NOTE 4 - RELATED PARTY TRANSACTIONS
         --------------------------

Notes Payable - During the period from inception, October 2, 2003, through
December 31, 2003, the Company paid for certain administrative expenses in the
amount of $7,632 on behalf of First Deltavision, Inc., an entity with certain
common ownership with the Company. As of December 31, 2003, the Company had an
amount receivable of $7,632 from First Deltavision, Inc.
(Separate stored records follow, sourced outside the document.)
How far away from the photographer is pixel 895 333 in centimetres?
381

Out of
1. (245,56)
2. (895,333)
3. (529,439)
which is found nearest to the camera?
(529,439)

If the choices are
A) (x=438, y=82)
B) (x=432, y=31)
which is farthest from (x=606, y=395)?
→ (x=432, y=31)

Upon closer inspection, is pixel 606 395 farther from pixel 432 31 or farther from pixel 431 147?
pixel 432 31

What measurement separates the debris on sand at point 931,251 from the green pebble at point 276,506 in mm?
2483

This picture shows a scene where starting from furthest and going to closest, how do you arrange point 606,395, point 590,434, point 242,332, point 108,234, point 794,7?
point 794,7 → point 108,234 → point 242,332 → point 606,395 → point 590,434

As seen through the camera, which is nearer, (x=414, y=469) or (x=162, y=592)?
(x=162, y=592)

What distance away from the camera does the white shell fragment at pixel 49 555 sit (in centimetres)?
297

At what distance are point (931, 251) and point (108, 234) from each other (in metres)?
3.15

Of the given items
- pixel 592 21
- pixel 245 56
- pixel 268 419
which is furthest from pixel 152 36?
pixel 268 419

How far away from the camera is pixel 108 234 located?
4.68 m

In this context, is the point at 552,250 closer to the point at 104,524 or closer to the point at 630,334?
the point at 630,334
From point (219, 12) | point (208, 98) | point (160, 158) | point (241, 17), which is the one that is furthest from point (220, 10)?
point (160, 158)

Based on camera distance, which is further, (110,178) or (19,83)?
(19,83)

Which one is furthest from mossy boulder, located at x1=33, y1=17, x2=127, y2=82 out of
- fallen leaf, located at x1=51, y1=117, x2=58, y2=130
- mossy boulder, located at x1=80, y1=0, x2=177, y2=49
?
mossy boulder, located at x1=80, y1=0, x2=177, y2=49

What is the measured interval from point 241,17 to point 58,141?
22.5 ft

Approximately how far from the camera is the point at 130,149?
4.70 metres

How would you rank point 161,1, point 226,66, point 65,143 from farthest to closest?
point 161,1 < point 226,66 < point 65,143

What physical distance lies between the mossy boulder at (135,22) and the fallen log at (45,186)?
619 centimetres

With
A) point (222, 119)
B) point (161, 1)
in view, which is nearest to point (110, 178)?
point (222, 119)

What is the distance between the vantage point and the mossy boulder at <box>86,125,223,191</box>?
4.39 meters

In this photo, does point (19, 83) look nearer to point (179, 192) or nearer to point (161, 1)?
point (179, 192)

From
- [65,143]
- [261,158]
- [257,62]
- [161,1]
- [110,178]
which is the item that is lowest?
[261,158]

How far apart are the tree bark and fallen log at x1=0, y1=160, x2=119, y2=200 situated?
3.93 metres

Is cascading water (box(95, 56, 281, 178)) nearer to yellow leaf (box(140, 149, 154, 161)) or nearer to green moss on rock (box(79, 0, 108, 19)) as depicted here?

Management Compensation - During the period from inception, October 2, 2003,
through December 31, 2003, the Company did not pay any compensation to its
officers and directors.

NOTE 5 - COMMITMENTS AND CONTINGENCIES
         -----------------------------

Operating Lease - The Company leases its office space under an operating lease
agreement, which expires in January 2006. The Company incurred rent expense of
$4,330 for the period from inception, October 2, 2003, through December 31,
2003. The Company's future minimum lease payments under its non-cancelable lease
agreement as of December 31, 2003 are as follows:

                      December 31,
                      ------------
                          2004              $ 51,960
                          2005                51,960
                          2006                 4,330
                                            ========
                                            $108,250
                                            ========

Consulting  Agreement - In 2003, the Company  entered into a certain  consulting
agreement  for  investment  banking  services.  The Company has  cancelled  this
agreement  and the  warrant  to  purchase  approximately  972,000  shares of the
Companies common stock, which was included in this consulting agreement.


NOTE 6 - LOSS PER SHARE
         --------------

The following data show the amounts used in computing loss per share for the
periods presented:



                                                                              For the Period from
                                                                          Inception (October 2, 2003)
                                                                               December 31, 2003
                                                                          ---------------------------
                                                                            
   Loss from continuing operations available to
     Common shareholders (numerator)                                              $     (40,387)
                                                                                  -------------

   Weighted average number of common shares
     outstanding used in loss per share during the period (denominator)           $  48,000,000

                                                                                  -------------


Dilutive loss per share was not presented, as the Company had no common
equivalent shares for all periods presented that would effect the computation of
diluted loss per share.



Note 7 - SUBSEQUENT EVENT
         ----------------

On January 1, 2004, the Company entered into a Securities Purchase Agreement and
Plan of Reorganization with First Deltavision, Inc., an entity with certain
common ownership with the Company. The Company's shareholders agreed to sell all
of the outstanding shares of the Company's stock, 48 million shares of common
stock, in exchange for promissory notes in the aggregate amount of $60,000. The
promissory notes bear interest at 6% per annum and the entire principal and
unpaid interest are due on December 31, 2004.